- **AIM**
Copy every record below word for word, omitting the pictures.

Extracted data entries
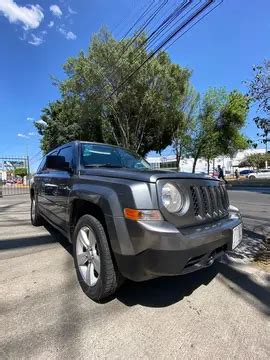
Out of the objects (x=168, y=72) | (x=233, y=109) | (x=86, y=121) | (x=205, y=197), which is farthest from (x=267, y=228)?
(x=233, y=109)

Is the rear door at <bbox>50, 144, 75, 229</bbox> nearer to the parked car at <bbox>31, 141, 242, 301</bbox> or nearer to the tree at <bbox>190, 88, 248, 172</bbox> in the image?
the parked car at <bbox>31, 141, 242, 301</bbox>

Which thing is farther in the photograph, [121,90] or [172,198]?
[121,90]

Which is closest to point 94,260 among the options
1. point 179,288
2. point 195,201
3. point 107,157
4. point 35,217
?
point 179,288

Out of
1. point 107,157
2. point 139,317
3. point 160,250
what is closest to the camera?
point 160,250

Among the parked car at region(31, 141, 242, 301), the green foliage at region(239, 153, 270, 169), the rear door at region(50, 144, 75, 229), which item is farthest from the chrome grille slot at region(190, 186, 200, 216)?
the green foliage at region(239, 153, 270, 169)

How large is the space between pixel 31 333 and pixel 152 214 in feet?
4.67

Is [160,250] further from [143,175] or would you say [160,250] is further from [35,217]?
[35,217]

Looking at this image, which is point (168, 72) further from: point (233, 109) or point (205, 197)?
point (205, 197)

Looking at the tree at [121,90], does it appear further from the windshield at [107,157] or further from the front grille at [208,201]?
the front grille at [208,201]

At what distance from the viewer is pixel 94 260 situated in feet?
10.9

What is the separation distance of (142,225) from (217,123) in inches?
1311

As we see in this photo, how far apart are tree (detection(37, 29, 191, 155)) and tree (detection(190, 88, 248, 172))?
6854 millimetres

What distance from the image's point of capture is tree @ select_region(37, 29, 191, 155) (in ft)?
69.2

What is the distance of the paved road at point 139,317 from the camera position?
2.50m
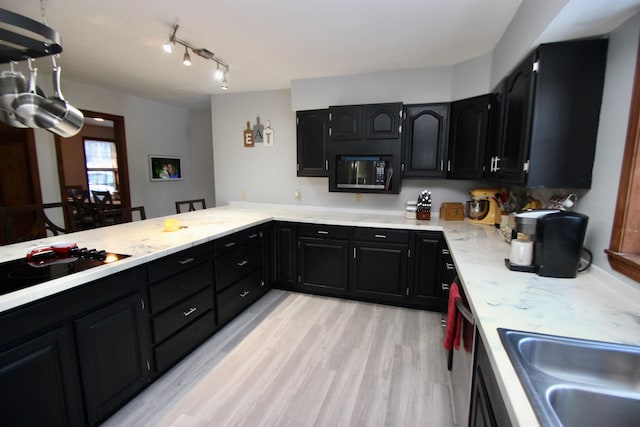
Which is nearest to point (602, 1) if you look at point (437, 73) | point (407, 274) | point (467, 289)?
point (467, 289)

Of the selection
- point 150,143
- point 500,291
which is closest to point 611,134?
point 500,291

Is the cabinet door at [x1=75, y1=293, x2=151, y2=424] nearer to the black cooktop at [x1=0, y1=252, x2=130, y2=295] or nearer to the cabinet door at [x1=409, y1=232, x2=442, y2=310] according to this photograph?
the black cooktop at [x1=0, y1=252, x2=130, y2=295]

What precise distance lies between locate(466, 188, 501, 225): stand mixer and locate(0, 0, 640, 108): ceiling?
129 centimetres

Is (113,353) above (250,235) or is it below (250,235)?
below

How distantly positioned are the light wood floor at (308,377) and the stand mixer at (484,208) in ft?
3.50

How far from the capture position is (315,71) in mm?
3227

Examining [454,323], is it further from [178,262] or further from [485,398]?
[178,262]

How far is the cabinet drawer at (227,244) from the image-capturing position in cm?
250

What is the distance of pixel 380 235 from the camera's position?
3023 millimetres

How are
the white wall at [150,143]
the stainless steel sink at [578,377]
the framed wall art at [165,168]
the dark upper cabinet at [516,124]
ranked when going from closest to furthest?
the stainless steel sink at [578,377]
the dark upper cabinet at [516,124]
the white wall at [150,143]
the framed wall art at [165,168]

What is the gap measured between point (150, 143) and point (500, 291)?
16.8ft

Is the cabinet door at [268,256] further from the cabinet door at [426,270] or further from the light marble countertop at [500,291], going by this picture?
the cabinet door at [426,270]

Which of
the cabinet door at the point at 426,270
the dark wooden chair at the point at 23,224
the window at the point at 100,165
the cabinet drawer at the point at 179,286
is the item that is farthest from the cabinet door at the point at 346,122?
the window at the point at 100,165

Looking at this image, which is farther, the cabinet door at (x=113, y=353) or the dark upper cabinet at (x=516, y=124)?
the dark upper cabinet at (x=516, y=124)
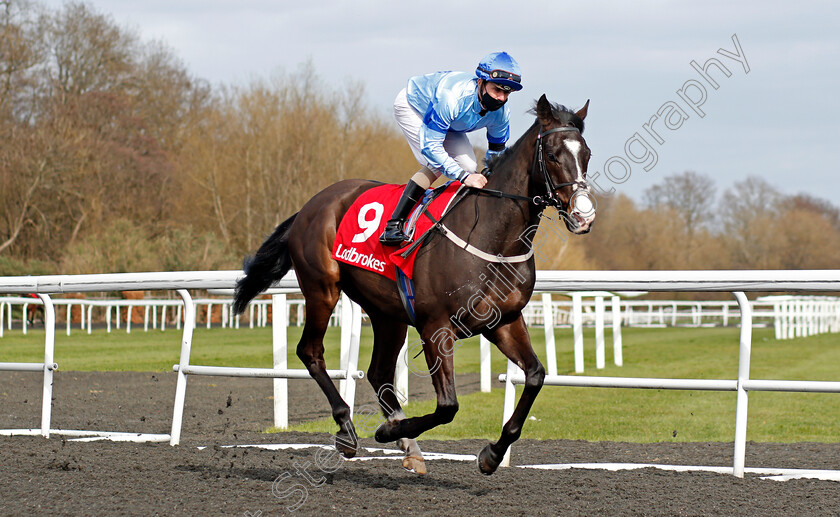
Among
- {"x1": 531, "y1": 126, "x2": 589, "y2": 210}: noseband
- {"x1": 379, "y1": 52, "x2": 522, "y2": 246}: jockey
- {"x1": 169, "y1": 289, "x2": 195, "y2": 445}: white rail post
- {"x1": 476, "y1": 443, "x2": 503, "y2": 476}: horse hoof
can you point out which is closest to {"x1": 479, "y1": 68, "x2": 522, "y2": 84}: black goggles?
{"x1": 379, "y1": 52, "x2": 522, "y2": 246}: jockey

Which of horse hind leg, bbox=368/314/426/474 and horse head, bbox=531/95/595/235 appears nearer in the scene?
horse head, bbox=531/95/595/235

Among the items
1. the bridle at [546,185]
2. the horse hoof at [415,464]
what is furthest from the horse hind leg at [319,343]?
the bridle at [546,185]

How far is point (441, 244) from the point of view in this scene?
4.21 m

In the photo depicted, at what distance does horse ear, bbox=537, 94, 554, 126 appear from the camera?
3942mm

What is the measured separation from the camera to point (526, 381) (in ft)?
13.7

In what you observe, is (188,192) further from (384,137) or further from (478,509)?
(478,509)

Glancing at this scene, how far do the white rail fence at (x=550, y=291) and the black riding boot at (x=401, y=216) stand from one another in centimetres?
95

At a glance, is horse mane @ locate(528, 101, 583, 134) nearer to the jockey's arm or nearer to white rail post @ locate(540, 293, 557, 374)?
the jockey's arm

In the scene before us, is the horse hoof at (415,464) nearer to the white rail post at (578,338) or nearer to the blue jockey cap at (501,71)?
the blue jockey cap at (501,71)

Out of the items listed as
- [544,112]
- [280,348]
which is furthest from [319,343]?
[544,112]

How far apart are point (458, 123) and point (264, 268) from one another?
163 centimetres

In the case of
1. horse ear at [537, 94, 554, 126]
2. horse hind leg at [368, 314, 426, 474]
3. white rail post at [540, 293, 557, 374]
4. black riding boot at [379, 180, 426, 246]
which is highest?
horse ear at [537, 94, 554, 126]

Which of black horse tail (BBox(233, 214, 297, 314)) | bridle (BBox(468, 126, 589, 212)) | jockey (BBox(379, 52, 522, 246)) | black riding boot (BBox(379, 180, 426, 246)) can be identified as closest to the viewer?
bridle (BBox(468, 126, 589, 212))

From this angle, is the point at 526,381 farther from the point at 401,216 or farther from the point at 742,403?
the point at 742,403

- **ANSWER TO THIS TASK**
Out of the objects (x=168, y=72) | (x=233, y=109) | (x=86, y=121) | (x=205, y=197), which is farthest from (x=267, y=228)?
(x=233, y=109)

Is the rear door at <bbox>50, 144, 75, 229</bbox> nearer to the parked car at <bbox>31, 141, 242, 301</bbox> or nearer to the tree at <bbox>190, 88, 248, 172</bbox> in the image?
the parked car at <bbox>31, 141, 242, 301</bbox>

Which thing is farther in the photograph, [121,90] or [172,198]?
[121,90]

Which is closest to point 94,260 among the options
1. point 179,288
2. point 195,201
3. point 107,157
4. point 35,217
?
point 179,288

Out of
1. point 107,157
2. point 139,317
3. point 160,250
what is closest to the camera?
point 160,250

Among the parked car at region(31, 141, 242, 301), the green foliage at region(239, 153, 270, 169), the rear door at region(50, 144, 75, 229), which item is farthest from the chrome grille slot at region(190, 186, 200, 216)?
the green foliage at region(239, 153, 270, 169)

How large is the space between pixel 31 333 and pixel 152 214 in feet?
4.67

Is [160,250] further from [143,175] or would you say [160,250] is further from [35,217]?
[35,217]

Looking at this image, which is point (168, 72) further from: point (233, 109) or point (205, 197)?
point (205, 197)

Looking at the tree at [121,90], does it appear further from the windshield at [107,157] or further from the front grille at [208,201]?
the front grille at [208,201]

At what distance from the viewer is pixel 94 260 situated in feet?
10.9

What is the separation distance of (142,225) from (217,123) in inches?
1311

As we see in this photo, how far apart are tree (detection(37, 29, 191, 155)) and tree (detection(190, 88, 248, 172))?
6854 millimetres

What distance from the image's point of capture is tree @ select_region(37, 29, 191, 155) (in ft)?
69.2

What is the distance of the paved road at point 139,317 from the camera position?
2.50m
Which is nearest to point (602, 1) if you look at point (437, 73) | point (407, 274) | point (467, 289)?
point (467, 289)

Of the selection
- point 150,143
- point 500,291
which is closest to point 611,134?
point 500,291

Is the cabinet door at [x1=75, y1=293, x2=151, y2=424] nearer to the black cooktop at [x1=0, y1=252, x2=130, y2=295] or nearer to the cabinet door at [x1=409, y1=232, x2=442, y2=310] according to this photograph?
the black cooktop at [x1=0, y1=252, x2=130, y2=295]

What precise distance lies between locate(466, 188, 501, 225): stand mixer and locate(0, 0, 640, 108): ceiling?
129 centimetres

Is (113,353) above (250,235) or is it below (250,235)?
below

How distantly positioned are the light wood floor at (308,377) and the stand mixer at (484,208) in ft?
3.50

How far from the capture position is (315,71) in mm?
3227

Examining [454,323], is it further from [178,262] or further from [485,398]?
[178,262]

How far is the cabinet drawer at (227,244) from the image-capturing position in cm?
250

What is the distance of pixel 380 235 from the camera's position?
3023 millimetres

How are
the white wall at [150,143]
the stainless steel sink at [578,377]
the framed wall art at [165,168]
the dark upper cabinet at [516,124]
ranked when going from closest to furthest?
the stainless steel sink at [578,377]
the dark upper cabinet at [516,124]
the white wall at [150,143]
the framed wall art at [165,168]

What is the gap measured between point (150, 143) and point (500, 291)?
16.8ft

Is the cabinet door at [268,256] further from the cabinet door at [426,270] or further from the light marble countertop at [500,291], going by this picture?
the cabinet door at [426,270]

Which of
the cabinet door at the point at 426,270
the dark wooden chair at the point at 23,224
the window at the point at 100,165
the cabinet drawer at the point at 179,286
is the item that is farthest from the cabinet door at the point at 346,122?
the window at the point at 100,165

Looking at this image, which is farther, the cabinet door at (x=113, y=353) or the dark upper cabinet at (x=516, y=124)?
the dark upper cabinet at (x=516, y=124)
Among
- {"x1": 531, "y1": 126, "x2": 589, "y2": 210}: noseband
- {"x1": 379, "y1": 52, "x2": 522, "y2": 246}: jockey
- {"x1": 169, "y1": 289, "x2": 195, "y2": 445}: white rail post
- {"x1": 476, "y1": 443, "x2": 503, "y2": 476}: horse hoof
can you point out which is closest to {"x1": 479, "y1": 68, "x2": 522, "y2": 84}: black goggles?
{"x1": 379, "y1": 52, "x2": 522, "y2": 246}: jockey

Which of horse hind leg, bbox=368/314/426/474 and horse head, bbox=531/95/595/235 appears nearer in the scene?
horse head, bbox=531/95/595/235

Among the items
1. the bridle at [546,185]
2. the horse hoof at [415,464]
what is furthest from the horse hind leg at [319,343]?
the bridle at [546,185]

How far is point (441, 244) from the point of view in this scene?
4.21 m

In the photo depicted, at what distance does horse ear, bbox=537, 94, 554, 126 appear from the camera?
3942mm

What is the measured separation from the camera to point (526, 381) (in ft)?
13.7

In what you observe, is (188,192) further from (384,137) or further from (478,509)?
(478,509)

Glancing at this scene, how far do the white rail fence at (x=550, y=291) and the black riding boot at (x=401, y=216) stand from one another in centimetres?
95

At a glance, is horse mane @ locate(528, 101, 583, 134) nearer to the jockey's arm or nearer to white rail post @ locate(540, 293, 557, 374)?
the jockey's arm

In the scene before us, is the horse hoof at (415,464) nearer to the white rail post at (578,338) or nearer to the blue jockey cap at (501,71)?
the blue jockey cap at (501,71)

Out of the items listed as
- [544,112]
- [280,348]
which is furthest from [319,343]?
[544,112]

How far apart are point (458, 123) and point (264, 268) from one another?
163 centimetres

In the case of
1. horse ear at [537, 94, 554, 126]
2. horse hind leg at [368, 314, 426, 474]
3. white rail post at [540, 293, 557, 374]
4. black riding boot at [379, 180, 426, 246]
which is highest?
horse ear at [537, 94, 554, 126]

Which of black horse tail (BBox(233, 214, 297, 314)) | bridle (BBox(468, 126, 589, 212)) | jockey (BBox(379, 52, 522, 246)) | black riding boot (BBox(379, 180, 426, 246)) can be identified as closest to the viewer?
bridle (BBox(468, 126, 589, 212))

From this angle, is the point at 526,381 farther from the point at 401,216 or farther from the point at 742,403?
the point at 742,403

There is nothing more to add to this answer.